Yes, the lobster that we have picked out for our meal that day probably does not want to die- but again what animal does want to die. Though with the fact that an animal no matter where on the chain of superiority most likely is “programmed” to not want to die, I highly doubt that they contemplate how not to die that day.
The lobster most likely does not think about where or not that this box filled with food will be at trap and eventually lead to my end. If that were so, they would have figured out by now.
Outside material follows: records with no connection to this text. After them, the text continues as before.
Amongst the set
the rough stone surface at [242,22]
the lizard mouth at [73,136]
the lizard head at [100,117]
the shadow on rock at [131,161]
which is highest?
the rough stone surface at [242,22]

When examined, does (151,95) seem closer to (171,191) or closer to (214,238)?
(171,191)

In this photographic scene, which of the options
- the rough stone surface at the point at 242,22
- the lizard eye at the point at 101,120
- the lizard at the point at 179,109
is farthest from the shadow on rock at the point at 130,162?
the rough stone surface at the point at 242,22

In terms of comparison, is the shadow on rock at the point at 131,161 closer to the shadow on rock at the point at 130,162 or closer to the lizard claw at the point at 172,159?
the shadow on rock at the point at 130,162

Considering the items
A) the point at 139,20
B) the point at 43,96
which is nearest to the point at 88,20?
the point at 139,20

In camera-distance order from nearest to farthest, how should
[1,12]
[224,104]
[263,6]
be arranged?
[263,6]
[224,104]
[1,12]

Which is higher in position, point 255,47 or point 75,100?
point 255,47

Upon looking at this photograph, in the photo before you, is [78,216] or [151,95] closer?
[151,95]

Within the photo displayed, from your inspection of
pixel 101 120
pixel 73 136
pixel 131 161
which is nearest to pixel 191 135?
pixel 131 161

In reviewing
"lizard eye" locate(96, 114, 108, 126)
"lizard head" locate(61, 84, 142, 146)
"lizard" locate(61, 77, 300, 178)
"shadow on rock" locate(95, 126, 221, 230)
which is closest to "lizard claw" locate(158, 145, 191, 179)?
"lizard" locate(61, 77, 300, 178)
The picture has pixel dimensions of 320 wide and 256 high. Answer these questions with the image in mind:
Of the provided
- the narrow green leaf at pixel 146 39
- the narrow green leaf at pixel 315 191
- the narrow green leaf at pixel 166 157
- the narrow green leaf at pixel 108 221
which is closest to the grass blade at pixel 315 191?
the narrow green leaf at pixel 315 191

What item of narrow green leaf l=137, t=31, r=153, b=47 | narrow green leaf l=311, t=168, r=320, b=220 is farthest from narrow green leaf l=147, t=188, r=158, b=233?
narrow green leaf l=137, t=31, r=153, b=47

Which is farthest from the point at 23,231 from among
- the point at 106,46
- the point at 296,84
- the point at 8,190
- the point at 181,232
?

I will just have to leave it with that David Foster Wallace is an unique writer in the sense that he does tend to voice his opinion of where a lobster can feel pain or not even if he did not realize it or not. He was effective enough to get me to “consider the lobster”, even though in the end I ended up siding with eating it no matter how it is cooked. They day that the lobster can out smart a human and start eating us, will be the day I pay respects to it and learn how to not get captured by it and begin a wonders game of whits.

Thursday, January 21, 2010

Didion/Bizzle: 01.21.10

Remember the days that seemed to matter so much in that moment. Keep an account of the thoughts that consumed the brain for those seconds, minutes, days...

Didion:

Didion's journaling is meant to trigger part of the memory.
"Why did I write it down? In order to remember of course but exactly what was it I wanted to remember?"
Not so much a play by play but in the way a smell will remind you of a person. Not so much every detail but more so the feeling you get. Some times it works some times is dose not.
Its her perception of the things her body/mind experiences. Something was intended to be important to her.
“Sometimes even the maker has difficulty with the meaning.”

Buzzell:

Buzzell's blogging is easier, cheaper, and an outlet for the days that drag together in Iraq. Does he write in such focused sentences in his blogging so that he may not have to think about them later, so they do not drag on?
"Lesson" Don't be a f***ing idiot like me, and always look before you lie down anywhere, specially in this country."
Does he recount his days so he secures the memory in his mind, so that he learns from his mistakes so one day it might save his life?

Who's to say what is important? Someone can go though the same exact moment and come out with two completely different experiences- who's to say who is better?

My thoughts are short. I struggle for length. Texting is easy when there is no passion behind it. It’s easier to hide the emotions. I think in my head. Making thoughts to paper or keyboard stalls my brain. Growing up in the world of cell phones and Internet and social networks has numbed my brain. My brain hates to think. Very few things keep its creativeness engaged.

If I do write, I write in a journal. Its short. Few sentences, more questions to keep myself thinking. Some pictures if I find relevance. I write more freely about thoughts in my head after a beer or two. Though that can lead to drunken texts or emails and that is always bad, you send it, read it the next morning, and regret it. Journaling is safer. Less people see the hot mess of my thoughts.

“How it felt to me: that is getting closer to the truth about a notebook...” – Didion
So for what it’s worth the internet helps conceal some of the emotion that is bottled up in my head, it lets me talk when I want to, how I want to, with a sort of protective barrier. My journal is my own personal account of how I see “my world”, the world that I live in, the world that makes me who I am.